Dr. Freeman A. Hrabowski III.
This first installment of a three-part series begins not with transition, but with continuity—because no conversation about UMBC’s present or future can begin without reckoning with the legacy of the man who transformed the institution and redefined what excellence looks like in American higher education.
Freeman Hrabowski: The Architect of Modern UMBC
To lead UMBC is to inherit one of the most respected and consequential presidencies in modern higher education. Dr. Freeman A. Hrabowski III did not merely grow a university—he changed the national narrative about who belongs in STEM, who succeeds in research, and what public universities owe the students they serve.
President Ashby does not speak of that legacy lightly.
“Freeman Hrabowski didn’t just lead UMBC,” she says. “He changed lives at scale. He proved—without question—that talent is universal and opportunity must be intentional.”
Under Hrabowski’s leadership, UMBC rose into the top tier of American research institutions while simultaneously becoming a national model for student success, particularly for students from underrepresented and underestimated communities.
“There are presidents who manage institutions,” Ashby reflects, “and then there are presidents who move the country. Freeman is the latter.”
What distinguished Hrabowski was not rhetoric, but execution. Programs like the Meyerhoff Scholars Program did more than increase participation in STEM—they demonstrated what happens when excellence is pursued without exclusion.
“What Freeman understood better than almost anyone,” Ashby notes, “is that brilliance shows up everywhere—but systems don’t always know how to recognize it. UMBC became a place that learned how.”
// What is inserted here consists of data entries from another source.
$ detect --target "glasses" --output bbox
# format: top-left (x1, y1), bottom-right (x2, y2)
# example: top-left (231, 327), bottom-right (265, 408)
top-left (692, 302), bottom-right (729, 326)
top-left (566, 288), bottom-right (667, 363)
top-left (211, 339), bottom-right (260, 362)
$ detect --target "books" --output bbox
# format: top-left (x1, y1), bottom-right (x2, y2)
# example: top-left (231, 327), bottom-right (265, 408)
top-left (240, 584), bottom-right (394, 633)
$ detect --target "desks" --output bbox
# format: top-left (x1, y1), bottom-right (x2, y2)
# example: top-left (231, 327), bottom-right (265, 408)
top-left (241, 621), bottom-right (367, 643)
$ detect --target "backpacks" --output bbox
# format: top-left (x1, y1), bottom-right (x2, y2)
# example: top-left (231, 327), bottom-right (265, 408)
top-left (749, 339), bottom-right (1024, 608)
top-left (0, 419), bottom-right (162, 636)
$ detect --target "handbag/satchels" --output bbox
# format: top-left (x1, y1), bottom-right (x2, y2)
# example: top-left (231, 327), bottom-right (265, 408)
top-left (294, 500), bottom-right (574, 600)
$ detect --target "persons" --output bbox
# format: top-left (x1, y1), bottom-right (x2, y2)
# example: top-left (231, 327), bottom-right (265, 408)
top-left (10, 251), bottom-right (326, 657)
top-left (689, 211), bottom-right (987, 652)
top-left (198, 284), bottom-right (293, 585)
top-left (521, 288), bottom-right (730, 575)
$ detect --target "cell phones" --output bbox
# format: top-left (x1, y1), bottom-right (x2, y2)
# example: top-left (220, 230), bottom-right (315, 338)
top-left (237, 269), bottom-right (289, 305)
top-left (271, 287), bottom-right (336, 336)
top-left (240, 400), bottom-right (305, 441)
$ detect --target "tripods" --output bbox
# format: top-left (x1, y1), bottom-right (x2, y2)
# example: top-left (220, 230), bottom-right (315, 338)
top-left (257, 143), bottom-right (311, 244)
The Meyerhoff Legacy: Proof, Not Promise
Last week, UMBC celebrated the birthday of Robert Meyerhoff, whose vision—realized under Hrabowski’s leadership—became one of the most impactful STEM initiatives in the nation.
After earning a civil engineering degree from the Massachusetts Institute of Technology in 1944 and serving as an officer in the U.S. Navy Civil Engineers Corps, Meyerhoff established the Meyerhoff Scholars Program at UMBC in 1988. His goal was clear: increase the participation of promising and outstanding students in science, technology, engineering, and math.
Today, that vision is reflected in results. According to the program, more than 1,400 alumni are working in STEM fields across the United States, and more than 300 graduates are currently pursuing graduate and professional degrees in STEM disciplines.
For Ashby, the Meyerhoff Scholars Program represents the clearest articulation of Hrabowski’s philosophy.
“That’s not accidental success,” she says. “That’s intentional excellence.”
Why Following Freeman Required Preparation
Ashby is clear-eyed about what it means to lead after a president of Hrabowski’s stature.
“I don’t see myself as following Freeman,” she says. “I see myself as standing on his shoulders.”
That framing matters. UMBC did not need reinvention. It needed stewardship—someone capable of protecting, extending, and defending a hard-won legacy.
Ashby’s background helps explain why the University System of Maryland Board of Regents saw her as that leader.
A President Forged for Stewardship
In April 2026, it will be four years since the Board of Regents named Valerie Sheares Ashby UMBC’s sixth president and the first woman to hold the role.
Her presidency has coincided with continued institutional ascent. UMBC was recently recognized as one of only three institutions in Maryland to earn both Carnegie R1 research status and designation as a Carnegie Community Engaged Campus. This distinction places UMBC among the top five percent of research universities in the United States.
The Community Engagement Classification, renewed for another six years, honors institutions that collaborate with public and private partners to share knowledge, support research and creative work, and advance the public good.
For Ashby, the recognition reflects Hrabowski’s blueprint in action.
“Research excellence and community engagement are not opposites,” she says. “That’s something Freeman demonstrated long before it was fashionable.”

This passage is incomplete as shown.